== What is expected ==
Copy out the stretch of the entries below from the line containing "What is the measurable" through the end of the entries, reproducing each line unchanged.
=-=-=-=-=
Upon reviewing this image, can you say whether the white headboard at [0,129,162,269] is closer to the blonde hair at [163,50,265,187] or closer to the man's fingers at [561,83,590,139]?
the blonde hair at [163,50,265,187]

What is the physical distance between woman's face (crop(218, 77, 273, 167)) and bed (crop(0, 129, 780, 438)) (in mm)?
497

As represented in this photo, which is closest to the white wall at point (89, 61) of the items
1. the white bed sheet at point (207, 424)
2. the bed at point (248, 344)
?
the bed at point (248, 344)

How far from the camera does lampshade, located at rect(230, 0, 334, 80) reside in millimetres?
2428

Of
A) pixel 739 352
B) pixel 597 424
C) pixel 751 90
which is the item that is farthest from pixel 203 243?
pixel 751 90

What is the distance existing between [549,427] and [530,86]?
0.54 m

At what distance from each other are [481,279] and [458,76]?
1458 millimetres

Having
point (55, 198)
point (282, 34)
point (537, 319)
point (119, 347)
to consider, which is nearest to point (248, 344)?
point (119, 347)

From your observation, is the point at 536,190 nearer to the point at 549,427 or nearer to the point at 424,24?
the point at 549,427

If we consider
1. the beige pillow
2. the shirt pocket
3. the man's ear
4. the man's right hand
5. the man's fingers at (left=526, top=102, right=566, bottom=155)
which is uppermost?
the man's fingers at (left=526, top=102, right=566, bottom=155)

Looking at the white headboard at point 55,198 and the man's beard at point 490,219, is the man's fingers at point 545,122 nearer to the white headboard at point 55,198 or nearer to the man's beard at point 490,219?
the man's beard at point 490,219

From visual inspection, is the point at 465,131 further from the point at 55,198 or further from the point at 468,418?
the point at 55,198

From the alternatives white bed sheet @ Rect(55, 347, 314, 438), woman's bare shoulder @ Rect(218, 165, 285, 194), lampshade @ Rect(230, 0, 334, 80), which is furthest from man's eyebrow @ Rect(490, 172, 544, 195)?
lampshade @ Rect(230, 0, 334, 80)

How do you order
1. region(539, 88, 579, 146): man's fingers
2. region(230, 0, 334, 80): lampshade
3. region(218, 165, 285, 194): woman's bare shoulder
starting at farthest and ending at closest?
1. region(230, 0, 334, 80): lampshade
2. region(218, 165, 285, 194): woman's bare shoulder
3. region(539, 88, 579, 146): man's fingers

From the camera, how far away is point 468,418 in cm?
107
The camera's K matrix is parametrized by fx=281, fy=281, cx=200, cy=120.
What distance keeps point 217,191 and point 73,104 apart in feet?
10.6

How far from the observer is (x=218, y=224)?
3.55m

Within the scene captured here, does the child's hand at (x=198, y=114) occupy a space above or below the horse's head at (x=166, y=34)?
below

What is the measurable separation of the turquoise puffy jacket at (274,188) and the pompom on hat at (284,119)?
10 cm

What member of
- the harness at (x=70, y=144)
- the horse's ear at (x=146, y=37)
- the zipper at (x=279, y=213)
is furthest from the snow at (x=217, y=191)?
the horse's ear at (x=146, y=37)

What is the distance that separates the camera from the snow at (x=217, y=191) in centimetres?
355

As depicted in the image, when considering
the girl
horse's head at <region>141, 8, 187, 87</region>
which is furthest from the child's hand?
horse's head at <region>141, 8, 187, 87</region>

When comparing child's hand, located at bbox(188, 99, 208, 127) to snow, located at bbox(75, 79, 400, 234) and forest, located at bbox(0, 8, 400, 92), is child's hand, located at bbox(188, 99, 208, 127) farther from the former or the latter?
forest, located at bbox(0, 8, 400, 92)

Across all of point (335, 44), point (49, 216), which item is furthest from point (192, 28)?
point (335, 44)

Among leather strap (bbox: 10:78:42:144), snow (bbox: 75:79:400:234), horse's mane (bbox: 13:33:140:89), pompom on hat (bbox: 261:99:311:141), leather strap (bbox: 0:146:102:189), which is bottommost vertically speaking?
=-=-=-=-=
== Answer for the task ==
What is the measurable separation of the turquoise puffy jacket at (274,188) and the pompom on hat at (284,119)?
10 cm

What member of
- the harness at (x=70, y=144)
- the horse's ear at (x=146, y=37)
- the zipper at (x=279, y=213)
is furthest from the snow at (x=217, y=191)?
the horse's ear at (x=146, y=37)

What is the distance that separates the camera from the snow at (x=217, y=191) in centimetres?
355

As depicted in the image, when considering
the girl
horse's head at <region>141, 8, 187, 87</region>
which is furthest from the child's hand?
horse's head at <region>141, 8, 187, 87</region>

When comparing child's hand, located at bbox(188, 99, 208, 127) to snow, located at bbox(75, 79, 400, 234) and forest, located at bbox(0, 8, 400, 92), is child's hand, located at bbox(188, 99, 208, 127) farther from the former or the latter?
forest, located at bbox(0, 8, 400, 92)

Across all of point (335, 44), point (49, 216), which item is furthest from point (192, 28)?
point (335, 44)

Among leather strap (bbox: 10:78:42:144), snow (bbox: 75:79:400:234), horse's mane (bbox: 13:33:140:89), pompom on hat (bbox: 261:99:311:141), leather strap (bbox: 0:146:102:189), which is bottommost vertically speaking?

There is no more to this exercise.